Côté libertaire, on aura, outre un déploiement philosophique, littéraire, artistique, autour de la référence à « nos vies » (qu’on a retrouvée jusqu’aux mouvements des années 2016 et 2017), les mouvements qui gravitent autour du « genre » sexuel, la libéralisation de la contraception et de l’avortement, une esquisse de mutation du rapport amoureux, bref, un ébranlement de ce pilier de la réaction qu’a toujours été la famille. [O]

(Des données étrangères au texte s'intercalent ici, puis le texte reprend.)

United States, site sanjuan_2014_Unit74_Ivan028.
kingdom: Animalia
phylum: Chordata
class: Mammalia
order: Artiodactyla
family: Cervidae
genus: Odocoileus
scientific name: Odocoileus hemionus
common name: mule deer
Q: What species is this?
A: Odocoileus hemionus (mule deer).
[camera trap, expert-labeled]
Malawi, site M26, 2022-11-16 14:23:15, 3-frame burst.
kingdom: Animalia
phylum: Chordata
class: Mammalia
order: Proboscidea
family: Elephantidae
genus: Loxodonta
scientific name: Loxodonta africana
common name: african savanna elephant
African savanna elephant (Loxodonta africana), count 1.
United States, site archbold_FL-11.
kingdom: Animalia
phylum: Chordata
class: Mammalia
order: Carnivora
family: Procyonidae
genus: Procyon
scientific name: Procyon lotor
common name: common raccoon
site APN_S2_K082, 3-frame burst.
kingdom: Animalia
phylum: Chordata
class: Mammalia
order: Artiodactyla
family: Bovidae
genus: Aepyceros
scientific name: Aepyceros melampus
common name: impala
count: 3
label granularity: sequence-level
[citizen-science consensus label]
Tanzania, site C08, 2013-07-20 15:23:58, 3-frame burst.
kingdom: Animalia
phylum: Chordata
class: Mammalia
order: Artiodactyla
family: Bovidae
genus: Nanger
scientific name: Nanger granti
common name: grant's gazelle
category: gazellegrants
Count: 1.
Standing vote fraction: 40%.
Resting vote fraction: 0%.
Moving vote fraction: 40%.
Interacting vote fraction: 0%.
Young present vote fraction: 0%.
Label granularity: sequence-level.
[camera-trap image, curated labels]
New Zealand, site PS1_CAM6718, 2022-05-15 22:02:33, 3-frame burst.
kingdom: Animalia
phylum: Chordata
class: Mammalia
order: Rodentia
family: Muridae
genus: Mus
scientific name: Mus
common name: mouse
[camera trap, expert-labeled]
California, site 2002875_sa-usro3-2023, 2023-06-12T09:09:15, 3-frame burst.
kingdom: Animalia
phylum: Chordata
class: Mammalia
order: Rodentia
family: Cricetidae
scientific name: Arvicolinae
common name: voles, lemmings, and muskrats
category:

Je voudrais soutenir qu’aucune de ces trois composantes n’est la plus importante, car il y a eu un quatrième Mai 68, qui, lui, est essentiel, et prescrit encore l’avenir. Ce Mai 68-là est moins lisible, parce qu’il s’est déployé dans le temps plutôt que dans l’instant. Il est ce qui suit le joli mois de mai, engendrant des années politiques intenses. Malaisément saisissable si l’on s’en tient étroitement aux circonstances initiales, il domine la séquence qui va de 1968 à 1978, puis il est peu à peu refoulé et absorbé, d’abord par l’émergence du contre-courant idéologique et renégat surnommé « nouvelle philosophie » – bien que ce courant ne soit ni nouveau ni philosophique –, puis par la victoire de l’union de la gauche et les tristes « années Mitterrand », et enfin par l’installation dominatrice d’un capitalisme revenu à sa primitive sauvagerie libérale. Même si le quatrième Mai 68 survit, sous des formes significatives, jusqu’aux alentours du nouveau siècle, voire jusqu’à aujourd’hui, notamment, soyons prétentieux, en ma personne et en quelques autres, je m’en tiendrai à la solution raisonnable de parler à son sujet des « deux décennies, 1968-1988 » plutôt que de Mai 68. [O]

Révolution et contre-révolution

L’universel motif de la « révolution » était lui-même pratiqué comme un lieu commun sans contenu réel accessible, et sans action symbolique qui, même de très loin, puisse évoquer l’assaut contre les Tuileries ou la prise du Palais d’hiver. [O]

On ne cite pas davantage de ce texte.